In a generous attempt to cover family dinner costs, the Original Poster (OP), an Asian-American man, faces his nephew’s expensive and wasteful ordering habits. As tensions rise during opulent feasts, OP contemplates confronting the issue. But would speaking up maintain family harmony or spark a bitter divide?
OP always insists on paying during family dinners, especially when dining with his in-laws. This has become a cherished tradition for them. The gesture is meant to show appreciation and love for the family.
The Exploitative Nephew
OP’s sister-in-law’s son, an 11-year-old, has noticed OP’s generous habit. Instead of appreciating the gesture, he sees it as an opportunity to act fancy and order what his parents would never allow him to have if they were paying for it.
Every time the family went to dinner, the nephew consistently ordered the most expensive items on the menu, unchecked by either of his parents, who didn’t see the harm when OP was being so generous.
A Lavish Lunch
At a recent lunch, while everyone else settled for chicken or steak entrees, the boy ordered the fanciest appetizer and claimed an entire lobster. It was a flashy choice, one he seemed excited about.
The Lobster Letdown
Upon receiving his lobster, he took just one bite. Immediately, he declared that he didn’t want it anymore. He simply claimed he was full. OP, trying to be helpful, suggested that the boy take the lobster home.
The Leftover Rejection
OP’s nephew dismissively responded that he doesn’t eat leftovers. It was a wasteful gesture, and it did not go unnoticed. OP tried to mask their irritation. However, this wasn’t an isolated incident.
Every family gathering brought a similar scenario, with the boy’s expensive orders left largely uneaten. OP’s frustration grew as they reflected on the disparity in the meal costs. While OP often spent a modest $20, the boy’s orders routinely cost six times that.
The Steak and Seafood Saga
It wasn’t just lobster.
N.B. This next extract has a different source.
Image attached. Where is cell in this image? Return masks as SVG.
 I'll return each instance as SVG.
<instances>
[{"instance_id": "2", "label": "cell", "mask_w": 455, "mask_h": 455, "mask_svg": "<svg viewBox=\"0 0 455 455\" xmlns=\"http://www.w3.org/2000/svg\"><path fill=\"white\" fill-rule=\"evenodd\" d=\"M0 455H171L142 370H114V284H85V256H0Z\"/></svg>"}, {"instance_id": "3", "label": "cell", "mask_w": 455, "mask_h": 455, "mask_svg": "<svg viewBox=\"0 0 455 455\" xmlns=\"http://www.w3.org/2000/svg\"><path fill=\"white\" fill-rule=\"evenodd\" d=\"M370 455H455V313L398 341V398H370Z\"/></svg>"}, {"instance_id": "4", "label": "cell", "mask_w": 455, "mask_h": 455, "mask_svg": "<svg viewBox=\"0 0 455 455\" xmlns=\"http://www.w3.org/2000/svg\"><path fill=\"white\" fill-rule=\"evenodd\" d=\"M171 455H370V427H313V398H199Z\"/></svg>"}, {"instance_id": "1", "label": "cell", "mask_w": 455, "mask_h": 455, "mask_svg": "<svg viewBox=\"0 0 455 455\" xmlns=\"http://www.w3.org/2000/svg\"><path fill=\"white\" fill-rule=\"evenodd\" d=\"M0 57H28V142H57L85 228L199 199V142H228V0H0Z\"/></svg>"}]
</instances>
The boy had a habit of ordering the priciest items, like filet mignon steak or extravagant seafood, and leaving most of it on his plate at the end. Tired of the wastefulness, OP considered asking his wife to intervene.
OP hoped his wife might speak to her nephew about his excessive and wasteful ordering habits. However, he hesitated to ask his wife to intervene. He was worried he would be seen as an intruder, imposing his views on what others should order.
Fear of Judgement
OP is worried about potential backlash and family drama. They feared being labeled controlling for dictating food choices. There was a real concern that the family might misunderstand his intentions.
Another concern that weighed on OP was the family’s possible reaction. They might argue that OP’s insistence on paying shouldn’t come with conditions. That generosity shouldn’t have constraints.
Struggling with Silence
Every dinner became a test of OP’s patience. The boy’s wasteful habits repeated, and the internal conflict grew with each meal. OP grappled with whether to break his silence. Was he wrong for wanting to address the boy’s behavior?
The Balancing Act
OP’s intentions were pure, aiming for family harmony and preventing waste. Yet, he didn’t want to come across as controlling. Striking a balance was proving to be a challenging task. OP found themselves navigating a maze of emotions and expectations.
The Pending Conversation
OP knew that a conversation was inevitable. Something had to give, whether with his wife, nephew, or the larger family. The question remained: How would OP broach the topic without causing a rift?
Was The Man’s Behavior Appropriate?
OP posts his story online, seeking validation and advice from the internet community. The readers in the forum had a lot of mixed views on the matter.
One reader said, “His parents are the ones who should be teaching their child that you don’t waste food or order things vastly more expensive than everyone else when someone is paying.”
Another Commenter Thinks
Another responder wrote, “OP has stated in a comment that they are Asian, and paying for those meals might be a lot more of an obligation than people here think.”
A Third View on The Story
A different person stated, “You mentioned you’re Asian, and so am I. My parents would have stopped me from pulling something like that and made sure I ordered something sensible.”
A Final Perspective on the Matter
Another reader commented, “It’s not simply that he orders the most expensive thing. He orders multiple expensive items, then doesn’t eat even close to all of what he ordered, and refuses to enjoy it later.”